Please filter the data below and copy every line that contains the string "viewBox". Match case exactly.

▶ _SUPPLIED INFORMATION_:
[Begin]

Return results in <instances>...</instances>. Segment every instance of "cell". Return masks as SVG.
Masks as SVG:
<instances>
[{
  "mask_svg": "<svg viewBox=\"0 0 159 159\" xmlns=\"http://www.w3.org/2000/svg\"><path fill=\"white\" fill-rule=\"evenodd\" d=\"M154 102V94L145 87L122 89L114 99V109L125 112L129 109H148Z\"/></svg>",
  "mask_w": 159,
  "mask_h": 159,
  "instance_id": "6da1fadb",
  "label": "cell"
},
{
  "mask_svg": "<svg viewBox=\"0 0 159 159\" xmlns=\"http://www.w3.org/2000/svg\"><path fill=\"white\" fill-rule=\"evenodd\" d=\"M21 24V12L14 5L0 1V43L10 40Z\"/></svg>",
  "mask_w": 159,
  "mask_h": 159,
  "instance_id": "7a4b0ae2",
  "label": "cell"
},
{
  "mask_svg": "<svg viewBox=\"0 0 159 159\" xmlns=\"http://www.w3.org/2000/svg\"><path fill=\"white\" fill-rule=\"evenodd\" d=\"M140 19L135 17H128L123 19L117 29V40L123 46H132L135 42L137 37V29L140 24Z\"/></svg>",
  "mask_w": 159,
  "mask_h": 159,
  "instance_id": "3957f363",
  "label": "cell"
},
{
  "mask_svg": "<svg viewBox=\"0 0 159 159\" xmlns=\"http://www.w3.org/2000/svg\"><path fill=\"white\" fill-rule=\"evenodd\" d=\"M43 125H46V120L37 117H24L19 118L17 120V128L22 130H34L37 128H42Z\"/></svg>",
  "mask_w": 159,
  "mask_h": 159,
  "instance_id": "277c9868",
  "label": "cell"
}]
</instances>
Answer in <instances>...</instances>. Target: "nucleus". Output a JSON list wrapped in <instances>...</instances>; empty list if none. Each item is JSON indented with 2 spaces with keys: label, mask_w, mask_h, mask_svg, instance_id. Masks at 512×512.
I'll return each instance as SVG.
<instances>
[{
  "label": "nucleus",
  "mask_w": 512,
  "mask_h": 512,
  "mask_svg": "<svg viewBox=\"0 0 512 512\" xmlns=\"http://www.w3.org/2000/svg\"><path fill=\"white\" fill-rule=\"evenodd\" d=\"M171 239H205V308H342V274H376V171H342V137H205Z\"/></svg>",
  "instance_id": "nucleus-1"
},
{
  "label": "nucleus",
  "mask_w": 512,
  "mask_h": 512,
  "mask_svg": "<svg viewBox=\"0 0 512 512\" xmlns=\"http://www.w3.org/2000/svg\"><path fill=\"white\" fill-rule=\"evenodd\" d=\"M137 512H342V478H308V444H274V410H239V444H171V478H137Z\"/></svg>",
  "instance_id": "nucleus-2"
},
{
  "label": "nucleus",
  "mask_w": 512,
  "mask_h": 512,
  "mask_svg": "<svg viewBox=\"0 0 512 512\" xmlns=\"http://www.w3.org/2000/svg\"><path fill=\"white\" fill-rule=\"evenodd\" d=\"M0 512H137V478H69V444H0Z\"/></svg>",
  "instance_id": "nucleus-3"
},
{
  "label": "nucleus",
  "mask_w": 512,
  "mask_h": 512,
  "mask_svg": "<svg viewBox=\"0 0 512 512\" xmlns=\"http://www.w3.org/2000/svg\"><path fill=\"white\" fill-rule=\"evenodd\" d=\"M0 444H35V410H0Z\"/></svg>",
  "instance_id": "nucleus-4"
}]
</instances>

[End]

▶ _FINAL RESULT_:
  "mask_svg": "<svg viewBox=\"0 0 159 159\" xmlns=\"http://www.w3.org/2000/svg\"><path fill=\"white\" fill-rule=\"evenodd\" d=\"M154 102V94L145 87L122 89L114 99V109L125 112L129 109H148Z\"/></svg>",
  "mask_svg": "<svg viewBox=\"0 0 159 159\" xmlns=\"http://www.w3.org/2000/svg\"><path fill=\"white\" fill-rule=\"evenodd\" d=\"M21 24V12L14 5L0 1V43L10 40Z\"/></svg>",
  "mask_svg": "<svg viewBox=\"0 0 159 159\" xmlns=\"http://www.w3.org/2000/svg\"><path fill=\"white\" fill-rule=\"evenodd\" d=\"M140 19L135 17H128L123 19L117 29V40L123 46H132L135 42L137 37V29L140 24Z\"/></svg>",
  "mask_svg": "<svg viewBox=\"0 0 159 159\" xmlns=\"http://www.w3.org/2000/svg\"><path fill=\"white\" fill-rule=\"evenodd\" d=\"M43 125H46V120L37 117H24L19 118L17 120V128L22 130H34L37 128H42Z\"/></svg>",
  "mask_svg": "<svg viewBox=\"0 0 512 512\" xmlns=\"http://www.w3.org/2000/svg\"><path fill=\"white\" fill-rule=\"evenodd\" d=\"M171 239H205V308H342V274H376V171H342V137H205Z\"/></svg>",
  "mask_svg": "<svg viewBox=\"0 0 512 512\" xmlns=\"http://www.w3.org/2000/svg\"><path fill=\"white\" fill-rule=\"evenodd\" d=\"M137 512H342V478H308V444H274V410H239V444H171V478H137Z\"/></svg>",
  "mask_svg": "<svg viewBox=\"0 0 512 512\" xmlns=\"http://www.w3.org/2000/svg\"><path fill=\"white\" fill-rule=\"evenodd\" d=\"M0 512H137V478H69V444H0Z\"/></svg>",
  "mask_svg": "<svg viewBox=\"0 0 512 512\" xmlns=\"http://www.w3.org/2000/svg\"><path fill=\"white\" fill-rule=\"evenodd\" d=\"M0 444H35V410H0Z\"/></svg>",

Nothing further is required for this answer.